Although Rebol can be used for programming,
writing functions, and performing processes,
its greatest strength is the ability to
easily create domain-specific languages or
dialects.
— Carl Sassenrath [Rebol author]
There have been many efforts similar to this in many languages, but most of us seem happy to stick to the more succinct canonical form, supplemented via /x # comments when things get too hairy
Generally, I find that if one's regexes are so complex that one needs visualizers or other aids in writing them, one doesn't have a regex problem, but a parsing problem. The method of parsing by recursive descent can often lead to much more understandable (if more verbose) "pattern matching".
The worst regexes I've had to write involved parsing the various IMDB data files, which seem to have been formatted specifically to make them as difficult to parse as possible. I hear mediawiki syntax is similarly arcane and evil, but I've never tried to parse it (though last night I started writing some tools to deal with wikipedia dumps so I might end up in that corner). I'd really like to see different approaches to parsing really ugly formats that feature an exception to almost every single pattern you think you've found. I honestly think the regex is easiest...
Looks like Linq (from .Net/C#). Pretty sexy way to write Regular Expressions if you ask me.
I've "learned" regular expressions multiple times but it just never sticks, I have no idea why. It certainly doesn't help that there are several different incompatible syntaxes (so what I remember and think "should" work doesn't).
I'd prefer to write RegX's in this style, however I would pay attention to performance (not that Regular Expressions are high performance, however I wouldn't want to see a large performance loss either).
Regular expressions are high performance if you use automata style(Regular Language) regular expressions, which limits the use of some of the features you can use.
Modern regular expression engines in a lot of languages, actually go beyond the expressiveness of a regular language. This is what damages performance.
There is no reason why this would reduce performance... if its not doing anything crazy.

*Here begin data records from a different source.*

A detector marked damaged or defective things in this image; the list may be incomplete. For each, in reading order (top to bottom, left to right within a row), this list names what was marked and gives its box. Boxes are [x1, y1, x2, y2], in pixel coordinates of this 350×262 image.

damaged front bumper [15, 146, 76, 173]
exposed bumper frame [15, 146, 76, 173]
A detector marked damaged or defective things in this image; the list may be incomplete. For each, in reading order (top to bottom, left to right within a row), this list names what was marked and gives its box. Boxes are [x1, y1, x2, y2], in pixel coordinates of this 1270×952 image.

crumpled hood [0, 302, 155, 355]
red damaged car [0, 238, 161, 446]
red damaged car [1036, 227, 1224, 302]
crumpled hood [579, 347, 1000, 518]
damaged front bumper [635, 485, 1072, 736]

If anything your taking work away from it. Your building the tree directly here, where as parser would normally build a tree from the string. But since this is integrating into the languages RE library i'm guessing its writing that tree as a string, which is then passed into the regular expression engine, to be turned into a tree again :)
I guess it depends on your definition of "high performance."
If a regular expression runs too often, even pre-compiled (as they should be), you'll want to replace them with code written in the native language. I've gone in and replaced a one line search/replace written in RegX (compiled), with just a C-style for() loop over the wchar array, and had the memory usage drop by near 80% and performance increase by over 60%.
So high performance is all relative. However RegX isn't something I'd describe that way, even compiled. It is a nice way to write complex string parsing code quickly however.
If your regex is replaceable by a simple "find_substring" or equivalent, it's slow.
If your regex is complicated, it will probably beat any naive attempt to write it into conventional string processing, short of reimplementing regexs in the first place. Especially since in many languages, "conventional string processing" may involve the creation of lots of copies and sub-copies.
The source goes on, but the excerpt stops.